**Page extract**
□ □ □ □ □ □ □

Gustafson claimed that it was more realistic to take on a parallel-centric point of view, where we view s and f, the serial and parallel fractional running times, from the point of view of the parallel processor. So, the relative serial time would therefore be s + p*f, and the speedup becomes Speedup(p) = (s+p*f)/(s+p) = p + (1-p)*s, a decreasing line. The key assumption here is that the parallel portion of the program scales linearly with the number of processors. This was the first definition of scaled speedup.

A similar measure of scaled speedup was given in class, i.e., that scaled speedup is given as T(1,n(p))/T(p,n(p)) and scaled efficiency given as T(1,n(p))/(T(p,n(p))*p), where n(p) gives the problem size as a function of the number of processors. Typically, we'll take n(p) to be a linear function of p, i.e., n(p) = a*p, where a is a constant factor.

There are two potential problem with this approach. If n(p) is too large to run on one or a few processors, T(1,n(p)) is not computable. The solution, of course, is to base things not on single processor performance but on multi processor performance, so the speedup becomes T(min_p,n(p))/T(p,n(p)) where min_p is the minimum number of processors that can handle a job of size n(p).

The second problem is perhaps more severe. If the time complexity of the problem grows, say, quadratically with the problem size, then it is possible that the execution time on many processors will be unacceptably large. For example, suppose an algorithm takes time O(n^2) for data size O(n). If n(p) = a*p, then the time for 1 processor will be O((n(1))^2) = O(a^2), whereas the time for p processors, under an ideal linear speedup, will be O((n(p))^2)/p = O(a^2 p^2)/p = O(a^2 * p), a factor of p longer. So even under ideal speedup conditions, the parallel time will increase linearly with the number of processors. The solution is to 1) use a very small 'a', 2) do not increase p very much, or (best but hardest) 3) change the algorithm and reduce the quadratic time complexity.

You'll find that these problems become particularly severe when you and the rest of the class are running code on the cm5 the night before a problem set is due, and the memory and time constraints are even more severe. For plotting, both problems can be addressed by skipping certain data points (the ones you can't run for some reason) in the execution time matrix. In matlab, we can do this by filling in those data points with NaN, the IEEE not a number. Fortunately, matlab's plotting facilities will treat those entries as if they were not there. See here for a matlab plotting example that uses NaNs.

□ □ □ □ □ □ □

**Provided data**
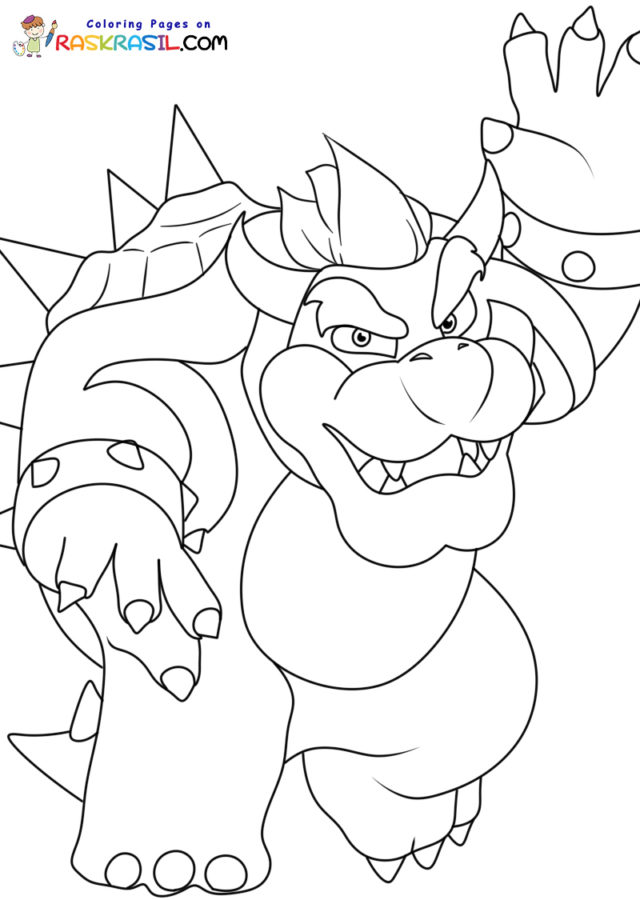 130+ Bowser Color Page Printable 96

□ □ □ □ □ □ □

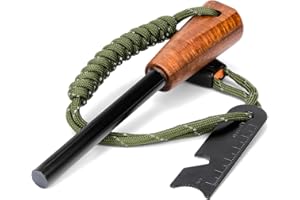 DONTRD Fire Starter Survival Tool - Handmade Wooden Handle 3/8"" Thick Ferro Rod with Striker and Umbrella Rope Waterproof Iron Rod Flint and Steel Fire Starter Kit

□ □ □ □ □ □ □

**Assignment**
Please extend the passage on scaled speedup in parallel computing, starting right after its final sentence, "See here for a matlab plotting example that uses NaNs."

**Your response**
Another type of speedup is to use "Time-constrained scaling", where the absolute wall-clock time is held fixed as more processors are added. In this case, speedup is defined as Speedup(p) = Work(p)/Work(1) where Work(p) is the amount of "work" (defined in an application dependent way) that is done by p processors in a fixed amount of time.

Alas, we have problems here as well because the problem size might be limited regardless of the number of processors available. One reason is that the "concurrency" (i.e., how much there is to do in parallel) often scales at most linearly with n, the problem size. If the concurrency is C, when we can usefully use only C processors. If the number of processors required to keep the running time fixed grows quadratically with the problem size, but the concurrency is linear, we will eventually reach a point where the required number of processors exceeds the concurrency. Then, we'll be forced to stop.

A final type of speedup usable only for scientific applications is error-based scaling. Here, all parameters that control the error of the algorithm are scaled with increasing processors in such a way that the error contribution from each parameter is about the same. The interested reader should consult [SHG] for more information.

The bottom line? The quantitative display of speedup and efficiency is still a pseudo-science. You should concentrate most on displaying the information you've obtained as accurately, clearly, and as simply as possible. Also, use the plotting techniques demonstrated above.

References:
[GUS1] Re-evaluating amdahl's law. John L. Gustafson. CACM(31)5 May 1988.
[SHG] Scaling Parallel Programs for Multiprocessors: Methodology and Examples: J.P. Singh, J.L. Hennessy., and A. Gupta. IEEE Computer, July 1993.